Isi Bulan Ramadan dengan Memperbanyak Amalan dari Pagi hingga Malam

Isi Bulan Ramadan dengan Memperbanyak Amalan dari Pagi hingga Malam
ilustrasi Amalan di Bulan Ramadan

WJtoday, Jakarta - Bulan ramadan yang hadir tidak cukup disambut dengan rasa gembira, tetapi harus disyukuri dengan memperbanyak amalan. Bulan yang hanya datang sekali setahun kemudian diberikan pahala berlipat ganda, tentu sayang dibiarkan berlalu begitu saja.

Coba diingat-ingat, beberapa teman, sahabat dan kerabat terdekat pada tahun ini ada yang tidak lagi bertemu ramadan. Tahun lalu kita masih bertemu dan berbuka bersama, tetapi sekarang telah pergi. Bagaimana jika kita yang berada di posisi itu? Mungkin ramadan ini kita hanya menjadi kenangan tersisa orang-orang terdekat yang perlahan dilupakan.

Untuk itu, memasuki bulan ramadan jangan pernah menyia-nyiakan kesempatan beramal yang diberikan. Kita tidak pernah tahu apakah ramadan tahun depan bisa bertemu kembali.

Mari kita berlomba dalam mengejar kebaikan dan mencari pahala untuk bekal pulang. Jadikan ramadan ini ramadan terbaik dari sebelumnya. Jangan lagi hanya sekadar berpuasa dan menahan haus dan lapar. Namun, harus ada peningkatan dalam kuantitas dan kualitas ibadah.

Untuk itu, agar ramadan lebih baik dan menambah bekal akhirat lebih banyak, kita harus mengisi dengan beragam amal dan berusaha untuk menjaga kesehatan selama ramadan.

Bagaimana caranya mengisi hari-hari ramadan dengan ibadah? Mari kita mulai dari aktivitas yang sering kita lakukan dari bangun tidur hingga tidur kembali.

Pada bulan ramadan bangunlah lebih awal. Sebelum sahur, lakukan salat malam seperti tahajjud minimal dua rakaat. Seandainya bisa lebih akan lebih baik. Jangan kita bangun hanya untuk sahur dan melewatkan salat malam yang istimewa ini. Bagi ibu-ibu yang sibuk karena persiapan sahur, harus disiasati bagaimana bisa salat dan menyiapkan sahur.
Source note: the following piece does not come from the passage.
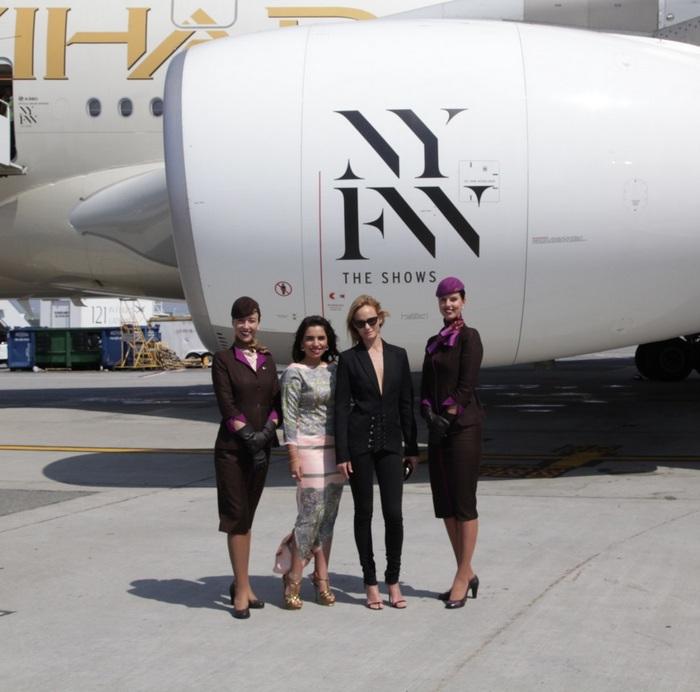 η Amina Taher, Επικεφαλής Εταιρικής Επικοινωνίας της Etihad Airways και το supermodel Amber Valletta αποκαλύπτουν τα διακριτικά του A380 της αεροπορικής, που περιλαμβάνει το επώνυμο λογότυπο «NYFW: The Shows» στις μηχανές και στις πόρτες του αεροσκάφους στο Διεθνές Αεροδρόμιο JFK.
Selanjutnya, perbanyak istighfar menjelang subuh. Istighfar dapat dilakukan sembari melakukan persiapan sahur. Mengapa harus istighfar? Dalam hadis Bukhori dan Muslim disebutkan:

"Pada setiap malam, Allah turun ke langit dunia, ketika tersisa sepertiga malam terakhir dan berfirman, " Barangsiapa berdoa kepada-Ku akan Kukabulkan. Siapa yang meminta kepada-Ku akan Ku-beri. Dan siapa yang memohon ampunan kepada-Ku akan Kuamapuni."

Dalam Alquran surat Al Imron ayat 17 disebutkan :

"(Juga) orang yang sabar, orang yang benar, orang yang taat, orang yang menginfakkan hartanya dan orang yang memohon ampunan pada waktu fajar."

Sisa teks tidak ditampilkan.